--- GIVEN INSTRUCTION 1 ---
Please recast the rows as a numbered list, starting with the line that contains "According to camera distance, rank" and going on through the final line of the rows, with blank lines left out.

--- SELECTION ---

────────────────

Paul
Goble
Staunton, January 31 – Despite spending
more money on facilities and infrastructure for the 2014 Sochi Olympiad than
any host country has ever spent for such a competition, Moscow currently has no
business plan concerning these facilities and infrastructure will be used after
the Games are concluded, according to a Moscow analyst.
In an article on the “Svobodnaya
pressa” portal today, Oleg Gladunov says that the Russian government is on track
to spend 43 billion US dollars for the Sochi competition, three billion dollars
more than Beijing spent when it hosted the Olympiad in 2008 and thus vastly
more than any country has spent on any games ever (svpressa.ru/economy/article/63827/).
Three things make this lack of a
plan especially disturbing, he says. First, Moscow’s expenditures for the games
continue to grow. Second, Vladimir Putin has blocked the auditing agencies of
his own government from tracking this spending. And third, Moscow is hiding the
real costs to Russian taxpayers behind false claims that private firms are picking
up the tab.
When Moscow made its application to
the International Olympic Committee in 2007, it said that Russia would spend
314 billion rubles (10 billion US dollars) on them, including 195 billion
rubles (6.5 billion US dollars) from the state budget. But those figures have increased every year,
Gladunov notes, reaching 950 billion rubles (30 billion US dollars) in 2010.

────────────────

--- DATA EXTRACT ---
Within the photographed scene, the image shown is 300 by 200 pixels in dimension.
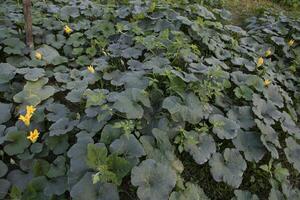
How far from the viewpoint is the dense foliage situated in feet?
7.11

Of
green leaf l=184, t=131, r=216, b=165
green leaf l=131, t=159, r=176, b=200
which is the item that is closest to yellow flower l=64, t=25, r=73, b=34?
green leaf l=184, t=131, r=216, b=165

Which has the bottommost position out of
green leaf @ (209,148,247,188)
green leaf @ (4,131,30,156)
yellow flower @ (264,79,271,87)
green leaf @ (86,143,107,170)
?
green leaf @ (4,131,30,156)

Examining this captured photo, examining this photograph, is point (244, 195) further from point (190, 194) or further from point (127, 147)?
point (127, 147)

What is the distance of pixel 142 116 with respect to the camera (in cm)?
248

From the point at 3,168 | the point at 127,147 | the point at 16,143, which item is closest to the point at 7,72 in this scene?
the point at 16,143

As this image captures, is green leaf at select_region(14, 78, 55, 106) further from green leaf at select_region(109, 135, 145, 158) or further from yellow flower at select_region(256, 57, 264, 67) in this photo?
yellow flower at select_region(256, 57, 264, 67)

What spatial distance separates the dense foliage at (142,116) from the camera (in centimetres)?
217

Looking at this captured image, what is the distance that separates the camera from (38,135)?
2.57 m

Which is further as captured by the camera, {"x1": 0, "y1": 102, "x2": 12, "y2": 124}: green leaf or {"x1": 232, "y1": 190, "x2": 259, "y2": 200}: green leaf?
{"x1": 0, "y1": 102, "x2": 12, "y2": 124}: green leaf

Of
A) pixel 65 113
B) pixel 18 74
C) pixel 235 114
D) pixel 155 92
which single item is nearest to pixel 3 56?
pixel 18 74

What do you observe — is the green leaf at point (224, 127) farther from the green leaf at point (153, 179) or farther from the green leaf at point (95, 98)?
the green leaf at point (95, 98)

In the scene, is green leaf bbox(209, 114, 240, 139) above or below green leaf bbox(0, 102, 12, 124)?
above

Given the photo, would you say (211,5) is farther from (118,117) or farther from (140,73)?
(118,117)

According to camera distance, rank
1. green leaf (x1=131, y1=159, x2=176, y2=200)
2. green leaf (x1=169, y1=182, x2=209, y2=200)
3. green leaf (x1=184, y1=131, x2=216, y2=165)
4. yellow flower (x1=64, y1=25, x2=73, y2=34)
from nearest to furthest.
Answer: green leaf (x1=131, y1=159, x2=176, y2=200)
green leaf (x1=169, y1=182, x2=209, y2=200)
green leaf (x1=184, y1=131, x2=216, y2=165)
yellow flower (x1=64, y1=25, x2=73, y2=34)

────────────────

--- GIVEN INSTRUCTION 2 ---
Echo the whole article on Sochi Olympic spending back word for word.

--- TASK RESPONSE 1 ---
1. According to camera distance, rank
2. 1. green leaf (x1=131, y1=159, x2=176, y2=200)
3. 2. green leaf (x1=169, y1=182, x2=209, y2=200)
4. 3. green leaf (x1=184, y1=131, x2=216, y2=165)
5. 4. yellow flower (x1=64, y1=25, x2=73, y2=34)
6. from nearest to furthest.
7. Answer: green leaf (x1=131, y1=159, x2=176, y2=200)
8. green leaf (x1=169, y1=182, x2=209, y2=200)
9. green leaf (x1=184, y1=131, x2=216, y2=165)
10. yellow flower (x1=64, y1=25, x2=73, y2=34)

--- TASK RESPONSE 2 ---
Paul
Goble
Staunton, January 31 – Despite spending
more money on facilities and infrastructure for the 2014 Sochi Olympiad than
any host country has ever spent for such a competition, Moscow currently has no
business plan concerning these facilities and infrastructure will be used after
the Games are concluded, according to a Moscow analyst.
In an article on the “Svobodnaya
pressa” portal today, Oleg Gladunov says that the Russian government is on track
to spend 43 billion US dollars for the Sochi competition, three billion dollars
more than Beijing spent when it hosted the Olympiad in 2008 and thus vastly
more than any country has spent on any games ever (svpressa.ru/economy/article/63827/).
Three things make this lack of a
plan especially disturbing, he says. First, Moscow’s expenditures for the games
continue to grow. Second, Vladimir Putin has blocked the auditing agencies of
his own government from tracking this spending. And third, Moscow is hiding the
real costs to Russian taxpayers behind false claims that private firms are picking
up the tab.
When Moscow made its application to
the International Olympic Committee in 2007, it said that Russia would spend
314 billion rubles (10 billion US dollars) on them, including 195 billion
rubles (6.5 billion US dollars) from the state budget. But those figures have increased every year,
Gladunov notes, reaching 950 billion rubles (30 billion US dollars) in 2010.